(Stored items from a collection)
+===+

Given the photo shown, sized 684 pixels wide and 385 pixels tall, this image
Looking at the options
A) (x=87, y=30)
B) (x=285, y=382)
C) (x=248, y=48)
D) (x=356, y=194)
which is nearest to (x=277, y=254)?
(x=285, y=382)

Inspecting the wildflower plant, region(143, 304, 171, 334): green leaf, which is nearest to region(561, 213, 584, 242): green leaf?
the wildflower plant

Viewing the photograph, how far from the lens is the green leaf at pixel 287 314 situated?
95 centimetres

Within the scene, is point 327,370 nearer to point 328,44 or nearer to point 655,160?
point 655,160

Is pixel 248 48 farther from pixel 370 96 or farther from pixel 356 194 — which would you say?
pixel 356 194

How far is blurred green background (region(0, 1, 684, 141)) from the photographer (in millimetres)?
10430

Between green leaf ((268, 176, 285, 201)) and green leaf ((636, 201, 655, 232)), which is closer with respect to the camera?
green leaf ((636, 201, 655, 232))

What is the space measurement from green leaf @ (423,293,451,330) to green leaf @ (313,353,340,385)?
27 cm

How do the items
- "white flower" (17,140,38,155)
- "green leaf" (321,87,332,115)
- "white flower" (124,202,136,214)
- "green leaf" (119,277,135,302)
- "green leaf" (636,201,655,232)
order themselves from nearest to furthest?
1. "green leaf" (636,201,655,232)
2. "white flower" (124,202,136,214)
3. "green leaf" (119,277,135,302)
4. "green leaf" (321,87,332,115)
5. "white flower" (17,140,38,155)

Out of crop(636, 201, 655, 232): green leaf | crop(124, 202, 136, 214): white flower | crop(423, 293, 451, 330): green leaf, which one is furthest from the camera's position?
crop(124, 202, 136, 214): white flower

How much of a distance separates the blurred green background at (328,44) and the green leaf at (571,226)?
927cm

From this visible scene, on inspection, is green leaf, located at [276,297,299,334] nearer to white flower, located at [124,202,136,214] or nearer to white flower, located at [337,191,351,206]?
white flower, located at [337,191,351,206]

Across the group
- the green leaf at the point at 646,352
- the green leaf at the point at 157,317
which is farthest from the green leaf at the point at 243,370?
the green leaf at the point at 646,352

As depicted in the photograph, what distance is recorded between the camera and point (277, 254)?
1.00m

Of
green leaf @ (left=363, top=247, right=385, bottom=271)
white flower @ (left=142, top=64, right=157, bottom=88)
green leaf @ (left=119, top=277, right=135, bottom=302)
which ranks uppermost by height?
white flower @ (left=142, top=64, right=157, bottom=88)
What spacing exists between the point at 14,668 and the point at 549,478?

+===+

Set task: Convert the stretch of entries from the line containing "How much of" through the end of the entries into a JSON list of strings, one string per line, with blank lines omitted.

Answer below:
[
  "How much of a distance separates the blurred green background at (328,44) and the green leaf at (571,226)?",
  "927cm",
  "From this visible scene, on inspection, is green leaf, located at [276,297,299,334] nearer to white flower, located at [124,202,136,214] or nearer to white flower, located at [337,191,351,206]?",
  "white flower, located at [337,191,351,206]",
  "Across the group",
  "- the green leaf at the point at 646,352",
  "- the green leaf at the point at 157,317",
  "which is farthest from the green leaf at the point at 243,370?",
  "the green leaf at the point at 646,352",
  "As depicted in the photograph, what distance is recorded between the camera and point (277, 254)?",
  "1.00m",
  "Of",
  "green leaf @ (left=363, top=247, right=385, bottom=271)",
  "white flower @ (left=142, top=64, right=157, bottom=88)",
  "green leaf @ (left=119, top=277, right=135, bottom=302)",
  "which ranks uppermost by height?",
  "white flower @ (left=142, top=64, right=157, bottom=88)",
  "What spacing exists between the point at 14,668 and the point at 549,478?"
]